Bis zur Mittagspause war er mit dem Abarbeiten von E-Mails beschäftigt. In seinem alten Job, in dem er noch ein normaler Angestellter ganz unten in der Hierarchie gewesen war, hatte er nie so viele E-Mails bekommen. Nun wollten plötzlich alle sein Einverständnis zu irgendwelchen Entscheidungen haben, deren Konsequenzen er nicht mal ansatzweise begriff.

Gerd, der als Dienstältester der Abteilung für seine Einarbeitung zuständig gewesen war, hatte die wichtigsten Projekte nur einmal kurz angerissen und ihn dann mit einem großen Fragezeichen und ein paar nutzlosen Notizfragmenten zurückgelassen. Vielleicht konnte er Celine nachher unauffällig ein paar Infos entlocken.

Um Punkt zwölf schlenderte er zu ihrem Schreibtisch hinüber. Sie schaute kurz auf und fuhr dann damit fort, auf ihre Tastatur einzuhämmern. Konstantin wandte sich bedröppelt ab und tat so, als würde er sich für die Fachbücher interessieren, die in dem Regal neben ihrem Schreibtisch standen. Um fünf nach zwölf verstummte das Geklapper und Celine griff nach ihrer Handtasche.

»Wollen wir dann?«

In der Kantine herrschte die übliche Kakophonie aus sich überlagernden Stimmen und Geschirrgeklapper. Konstantin studierte das Menü auf der Suche nach einem laktosefreien Angebot und hatte sich schon bald hoffnungslos im Wald aus Sternchen und Fußnoten verirrt. E 123, E 575, E 954 … Ein paar davon hatten die sich doch bestimmt bloß ausgedacht!

Vor ihm beugte Celine sich zu der Angestellten an der Ausgabe. »Einen Caesar Salad, bitte.«

Die verhärmt wirkende Frau händigte ihr das Gewünschte mit einem Millimeter-Lächeln im Gesicht aus. »Und für Sie?«

»Äh«, zögerte Konstantin. »Ist in dem Dressing Milchzucker drin?«

Die Mundwinkel der Frau sackten herab.

Er schluckte. »Ach, egal. Eine kleine Menge wird mich schon nicht umbringen.«

Er nahm den Teller entgegen und beeilte sich, Celine zu folgen, die bereits zur Kasse vorgegangen war.

Celine

Das hatte sie nun davon.
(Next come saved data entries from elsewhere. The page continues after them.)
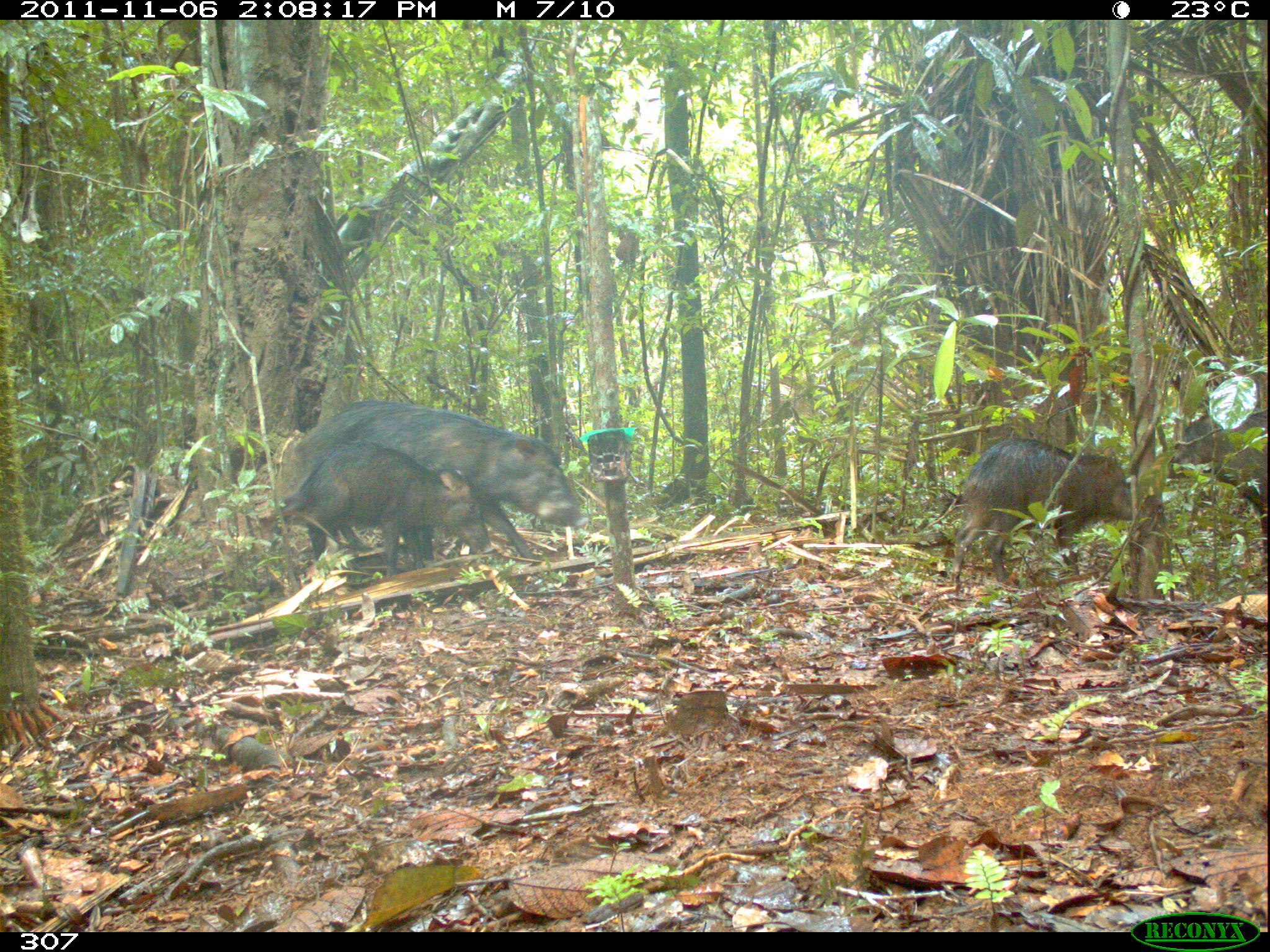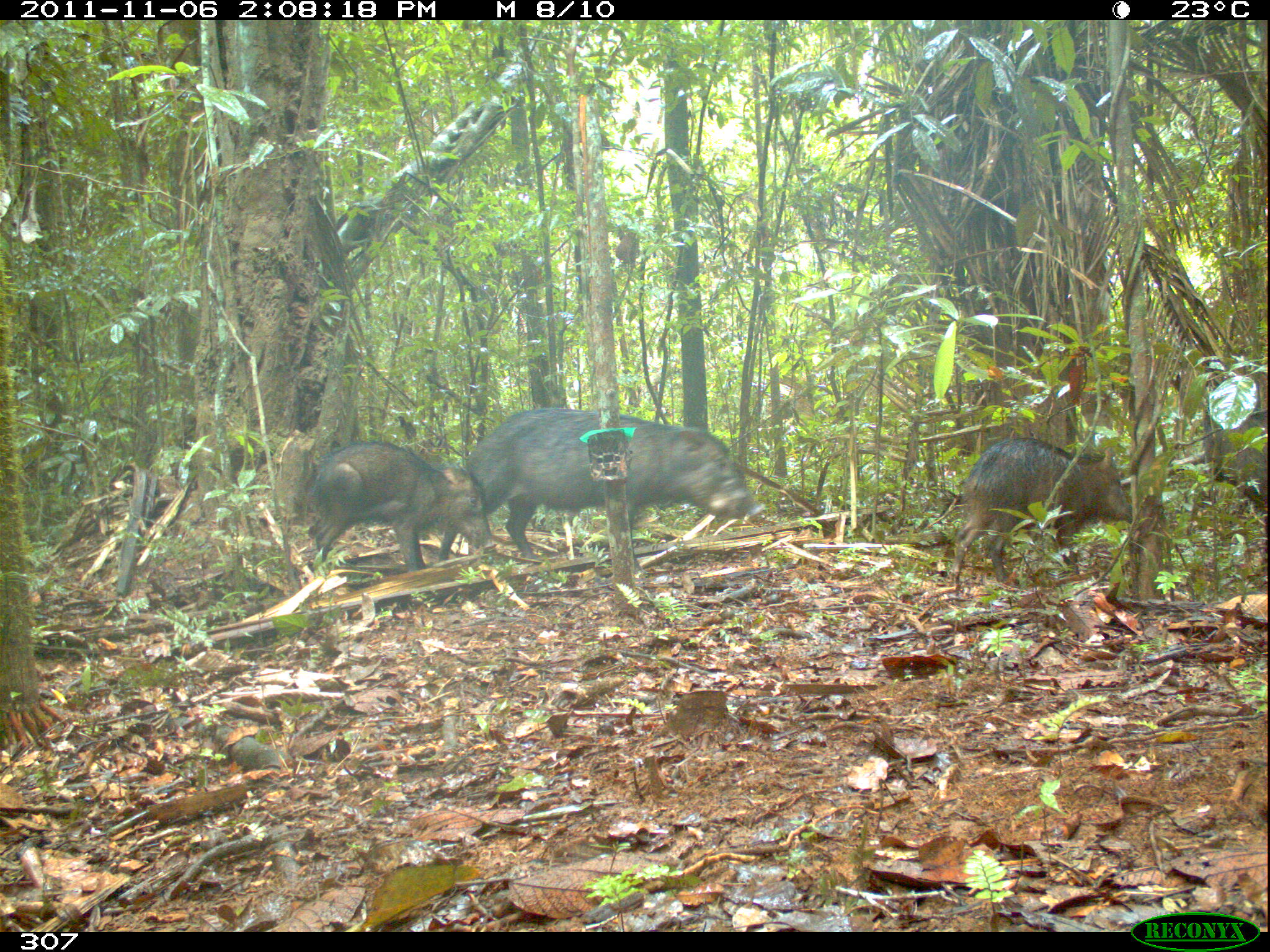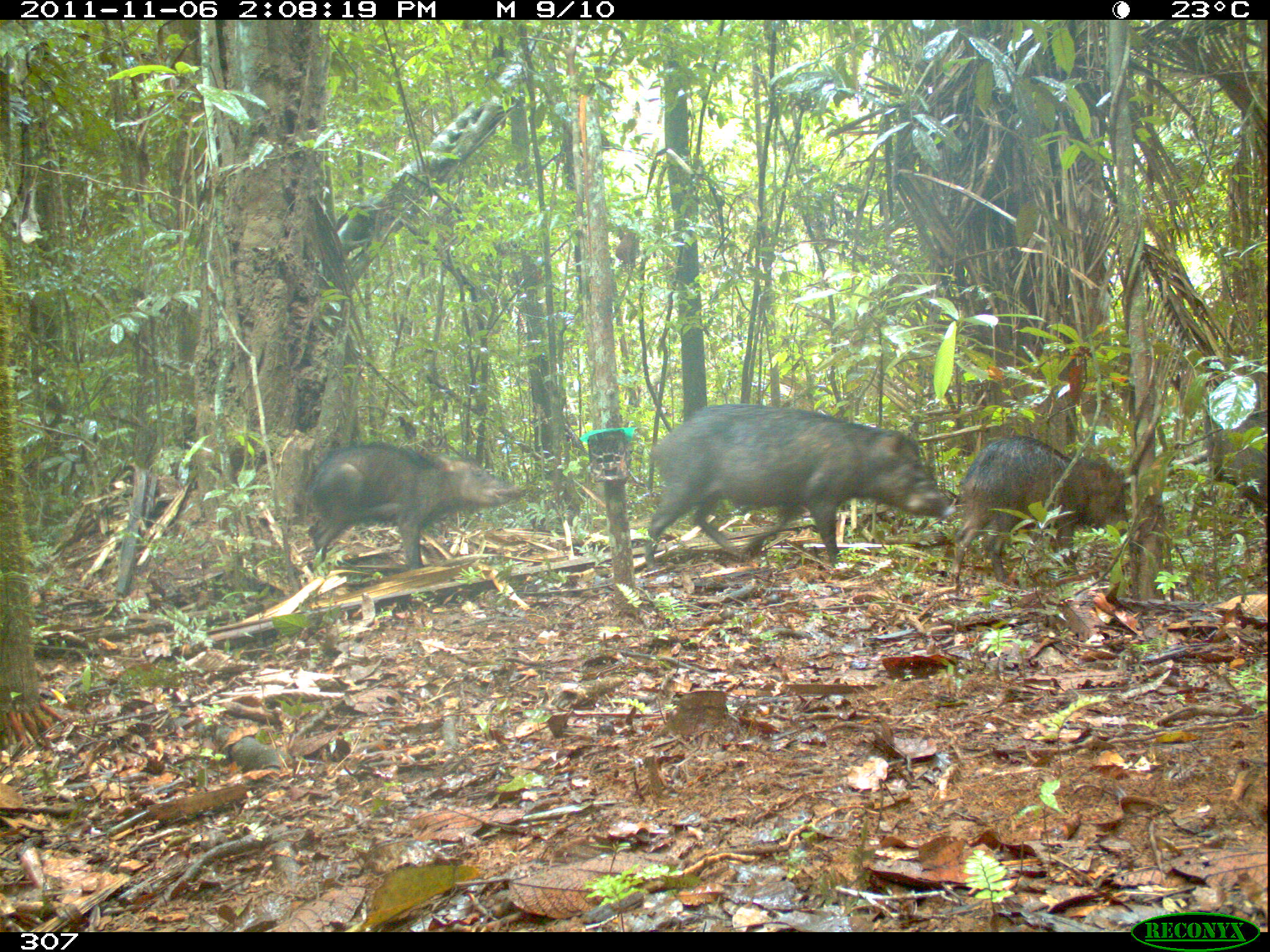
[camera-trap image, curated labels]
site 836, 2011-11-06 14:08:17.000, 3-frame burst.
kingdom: Animalia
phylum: Chordata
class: Mammalia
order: Artiodactyla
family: Tayassuidae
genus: Tayassu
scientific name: Tayassu pecari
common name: white-lipped peccary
Tayassu pecari (white-lipped peccary).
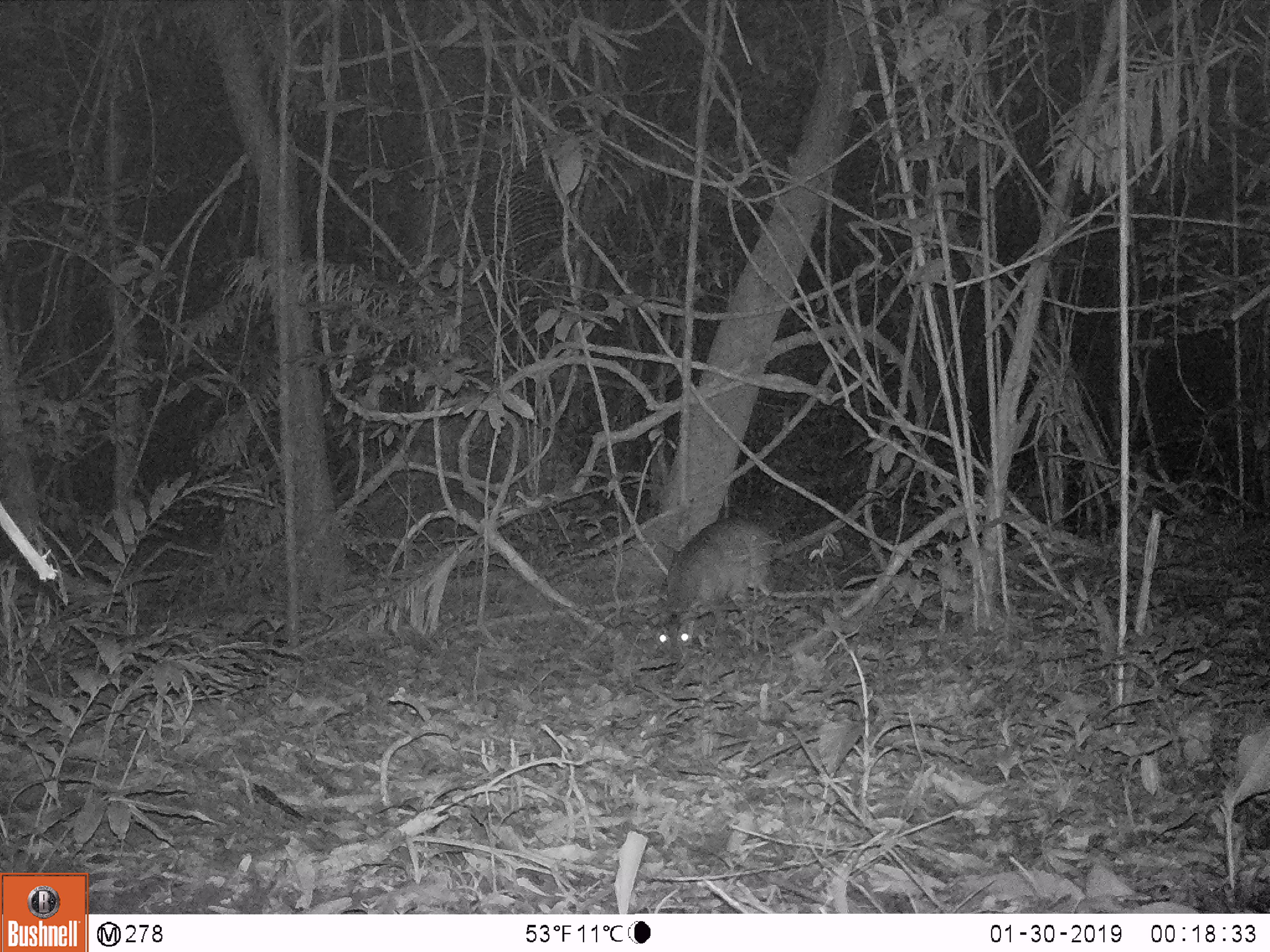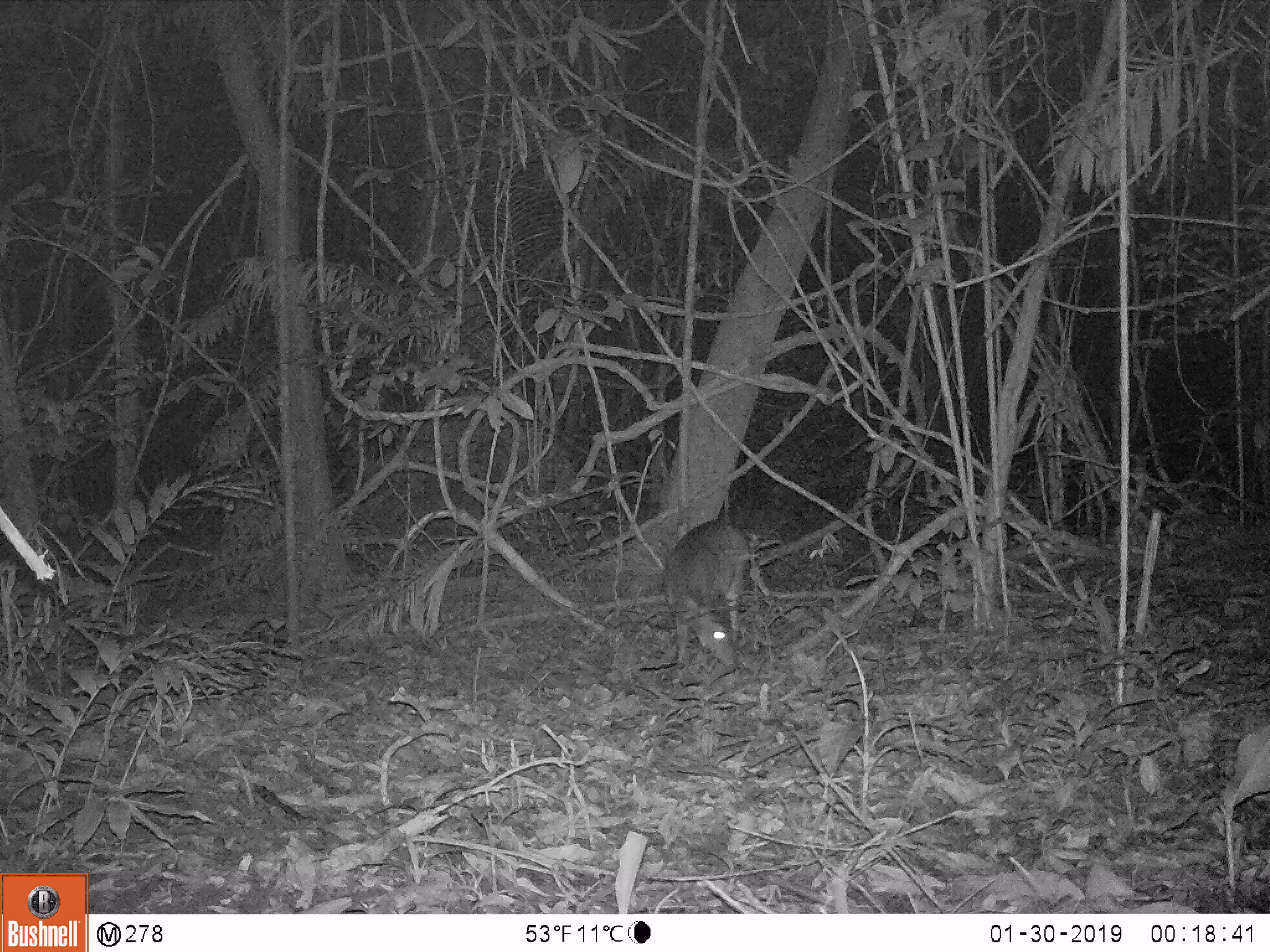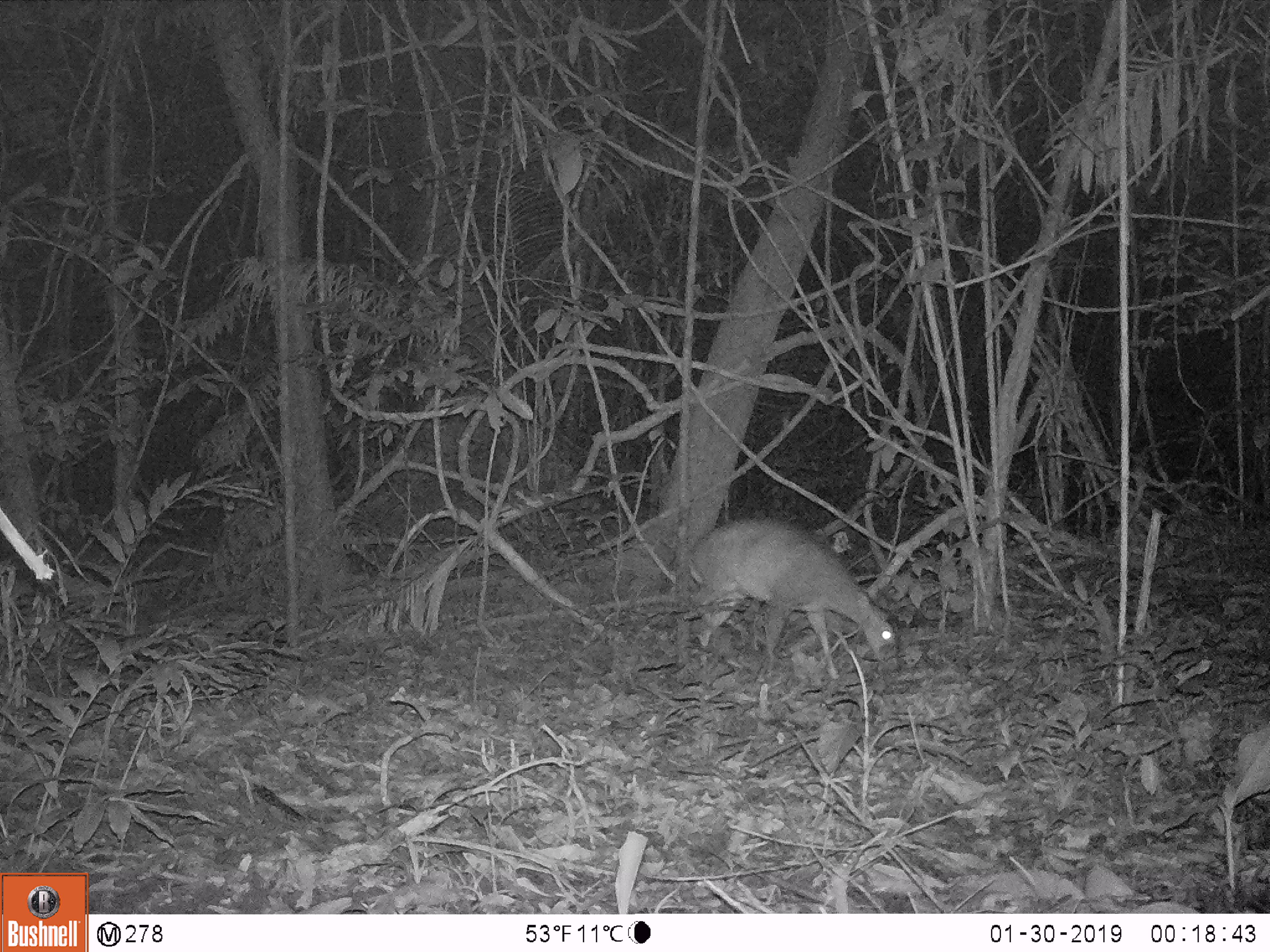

Warum hatte sie nicht einfach ihre Klappe halten können? Celine stopfte sich ein tropfendes Salatblatt in den Mund und sah missmutig zu Krause – pardon, Konstantin – hinüber, der seinen eigenen Salat sorgfältig mit Messer und Gabel in bissgerechte Stücke zerteilte.

Wie hatte dieser Milchbubi es nur geschafft, Gerd den Posten des Abteilungsleiters abzujagen? Wobei, wenn sie genau drüber nachdachte, konnte sie sich schon vorstellen, wie das Ganze zustande gekommen war. Die Begegnung mit Schmidt am Morgen hatte ja gezeigt, wie fügsam Konstantin vor dem Chef kuschte. Bestimmt hatte er im Vorstellungsgespräch mit großen staunenden Augen dessen üblichen Angebereien gelauscht, für die jeder gescheite Mensch nur ein Augenrollen übrighatte.

Als hätte er ihre Gedanken gelesen, hielt Konstantin in seinem Geschnippel inne.

»Sag mal, hast du dich eigentlich auch für meine Stelle beworben? Qualifiziert genug wärst du ja.«

Damit überraschte er sie, einerseits, weil sein Lob ernst gemeint klang, und andererseits, weil es ihr nicht mal im Traum eingefallen wäre, ihren eigenen Hut in den Ring zu werfen.

»Nein, ich tauge nichts als Abteilungsleiterin«, antwortete sie nach kurzem Zögern. Es war die Wahrheit, wenn auch nicht der wahre Grund.

Konstantins Blick senkte sich wieder auf seinen Teller. Es war klar, welche Frage ihm gerade durch den Kopf schoss: Tauge ich denn was? So wie Celine ihn bisher kennengelernt hatte, eher nicht, aber sie verkniff sich einen entsprechenden Kommentar. Schließlich war er immer noch ihr Chef. Außerdem hatte er etwas an sich, das es ihr schwer machte, so schonungslos ehrlich zu ihm zu sein wie zu anderen.

Aus ihrer Tasche ertönte ein Vibrieren. Automatisch bückte sie sich nach dem Handy und wischte über den Bildschirm. Ein neuer Beitrag auf der offiziellen Facebook-Seite von Kommissar Grey poppte auf. Gab es endlich einen Starttermin für die neue Staffel? Celine tippte auf die Benachrichtigung. Während sie darauf wartete, dass die App lud, fing sie den Blick ihres Chefs auf. Oh, richtig. Das fand er jetzt wohl unhöflich. Einen Moment lang rang sie mit sich, bevor sie das Handy widerstrebend beiseitelegte.

 

Zur Belohnung wurde sie in ein Gespräch über die Arbeit verwickelt. Sie war gerade dabei, Konstantin die lange, traurige Geschichte von der gescheiterten Umstellung auf digitale Stempelkarten zu erzählen, als sein Fokus sich auf einen Punkt zu ihrer Rechten verlagerte.

»Oh, was ist das denn?«

Celine sah neben sich auf ihr Handy, auf dem die Seite von Kommissar Grey nun vollständig geladen war. Eine Aufnahme von Lukas mit gezogener Pistole füllte beinahe das gesamte Display aus. Hastig ließ sie das Handy wieder in ihrer Tasche verschwinden.

»Ach, das ist nur von so einer Krimiserie, die ich schaue.«

Zu Celines Verblüffung leuchteten Konstantins Augen auf.

»Wirklich? Um was geht es denn da? Ich liebe Krimis!«

Auch das noch. Jetzt dachte er womöglich, dass sie ähnliche Interessen hatten.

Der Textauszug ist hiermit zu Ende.